TEXT SEGMENT:
»»

Like the Booker-winning Amsterdam in 1998 this is best categorised under "Entertainments" rather than "Novels", as it's blackly comic throughout. And while some of the set-pieces are derivative of other comic novels - the whole crisp-stealing story is lifted from Douglas Adams' So Long And Thanks For All The Fish, for all that it's acknowledged as such when Beard re-tells the story later, and the delivering-a-speech-while-queasy routine is straight out of Kingsley Amis' Lucky Jim - overall it works pretty well. There's inevitably a fair amount of exposition about climate-change issues, about which McEwan is commendably robust in defending the scientific consensus, and some more hand-wavey stuff about exactly what it is Beard is meant to have done to have earned his Nobel back in the day.
I actually enjoyed this more than the rather po-faced and self-consciously literary pairing of Atonement and Saturday, more than the barely-a-novel-at-all On Chesil Beach, indeed probably more than any McEwan I've read since 1997's Enduring Love. The unexpected death of a peripheral character halfway through providing the central protagonist with a moral dilemma does provide an odd parallel with the last McEwan I read, The Innocent, though Beard manages to resolve the situation without having to dismember anyone, which is nice.
Solar won the apparently fairly recently instigated and splendidly named Bollinger Everyman Wodehouse Prize for comic fiction in 2010. My list for this one goes: 2000, 2001, 2002, 2010.

««

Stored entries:
»»

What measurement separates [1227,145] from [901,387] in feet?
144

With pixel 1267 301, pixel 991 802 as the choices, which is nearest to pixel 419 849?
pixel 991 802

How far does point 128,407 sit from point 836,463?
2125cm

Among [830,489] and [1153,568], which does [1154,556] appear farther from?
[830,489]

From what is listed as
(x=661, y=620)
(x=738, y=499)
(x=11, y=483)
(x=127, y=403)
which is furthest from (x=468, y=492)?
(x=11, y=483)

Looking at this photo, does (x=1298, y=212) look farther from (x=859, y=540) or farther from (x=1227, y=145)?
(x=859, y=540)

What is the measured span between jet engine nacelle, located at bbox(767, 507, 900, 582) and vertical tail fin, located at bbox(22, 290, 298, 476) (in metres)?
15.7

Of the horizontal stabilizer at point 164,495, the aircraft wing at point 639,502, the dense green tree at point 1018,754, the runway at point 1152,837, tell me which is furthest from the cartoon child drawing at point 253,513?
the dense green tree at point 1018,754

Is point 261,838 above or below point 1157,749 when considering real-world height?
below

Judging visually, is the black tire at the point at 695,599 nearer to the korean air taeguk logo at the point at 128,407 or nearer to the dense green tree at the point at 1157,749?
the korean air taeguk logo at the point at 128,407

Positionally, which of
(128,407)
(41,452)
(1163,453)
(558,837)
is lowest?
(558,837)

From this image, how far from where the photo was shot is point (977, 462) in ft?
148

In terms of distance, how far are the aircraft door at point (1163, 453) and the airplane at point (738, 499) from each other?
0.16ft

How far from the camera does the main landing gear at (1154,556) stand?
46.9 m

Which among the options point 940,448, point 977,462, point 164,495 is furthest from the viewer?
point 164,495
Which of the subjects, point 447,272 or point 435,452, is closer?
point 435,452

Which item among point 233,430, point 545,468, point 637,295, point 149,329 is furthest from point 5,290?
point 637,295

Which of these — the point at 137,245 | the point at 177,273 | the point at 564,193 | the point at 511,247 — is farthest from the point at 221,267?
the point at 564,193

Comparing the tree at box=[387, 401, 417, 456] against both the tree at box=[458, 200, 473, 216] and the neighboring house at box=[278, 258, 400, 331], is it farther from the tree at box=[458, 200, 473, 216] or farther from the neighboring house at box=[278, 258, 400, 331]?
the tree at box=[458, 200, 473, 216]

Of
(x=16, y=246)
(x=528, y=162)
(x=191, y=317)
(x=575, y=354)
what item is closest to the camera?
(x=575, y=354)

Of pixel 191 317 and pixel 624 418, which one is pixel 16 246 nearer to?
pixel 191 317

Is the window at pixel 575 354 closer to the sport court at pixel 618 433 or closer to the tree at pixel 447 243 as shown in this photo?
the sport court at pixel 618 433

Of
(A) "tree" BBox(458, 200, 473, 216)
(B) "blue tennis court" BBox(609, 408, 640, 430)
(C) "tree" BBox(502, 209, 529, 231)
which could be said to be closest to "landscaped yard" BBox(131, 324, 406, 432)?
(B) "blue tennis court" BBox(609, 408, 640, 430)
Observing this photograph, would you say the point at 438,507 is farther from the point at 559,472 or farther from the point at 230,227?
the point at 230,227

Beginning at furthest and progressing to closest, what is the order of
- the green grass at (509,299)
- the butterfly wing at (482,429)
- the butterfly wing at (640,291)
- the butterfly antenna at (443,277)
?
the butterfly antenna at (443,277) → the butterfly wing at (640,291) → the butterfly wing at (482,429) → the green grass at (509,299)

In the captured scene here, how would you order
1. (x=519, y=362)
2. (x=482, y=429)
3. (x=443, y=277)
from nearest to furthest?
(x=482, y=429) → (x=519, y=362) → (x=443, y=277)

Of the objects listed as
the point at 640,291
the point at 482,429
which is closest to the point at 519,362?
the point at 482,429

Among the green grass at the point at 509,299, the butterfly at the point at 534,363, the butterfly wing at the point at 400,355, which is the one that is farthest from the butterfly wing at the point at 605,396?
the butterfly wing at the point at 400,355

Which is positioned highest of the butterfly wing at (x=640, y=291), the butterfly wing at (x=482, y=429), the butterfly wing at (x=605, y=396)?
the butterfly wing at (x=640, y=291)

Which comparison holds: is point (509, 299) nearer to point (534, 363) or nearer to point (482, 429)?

««

PROBLEMS TO WORK ON:
• A. Render this sentence from the Solar review in Spanish: "Solar won the apparently fairly recently instigated and splendidly named Bollinger Everyman Wodehouse Prize for comic fiction in 2010."
• B. Please set down the part of the Solar review between "Like the Booker-winning" and "in the day.", inclusive, with every word unchanged.
Rely only on the review itself.

PROBLEM SOLUTIONS:
• A. Solar ganó en 2010 el premio Bollinger Everyman Wodehouse de ficción cómica, instituido al parecer hace relativamente poco y de nombre espléndido.

• B.
Like the Booker-winning Amsterdam in 1998 this is best categorised under "Entertainments" rather than "Novels", as it's blackly comic throughout. And while some of the set-pieces are derivative of other comic novels - the whole crisp-stealing story is lifted from Douglas Adams' So Long And Thanks For All The Fish, for all that it's acknowledged as such when Beard re-tells the story later, and the delivering-a-speech-while-queasy routine is straight out of Kingsley Amis' Lucky Jim - overall it works pretty well. There's inevitably a fair amount of exposition about climate-change issues, about which McEwan is commendably robust in defending the scientific consensus, and some more hand-wavey stuff about exactly what it is Beard is meant to have done to have earned his Nobel back in the day.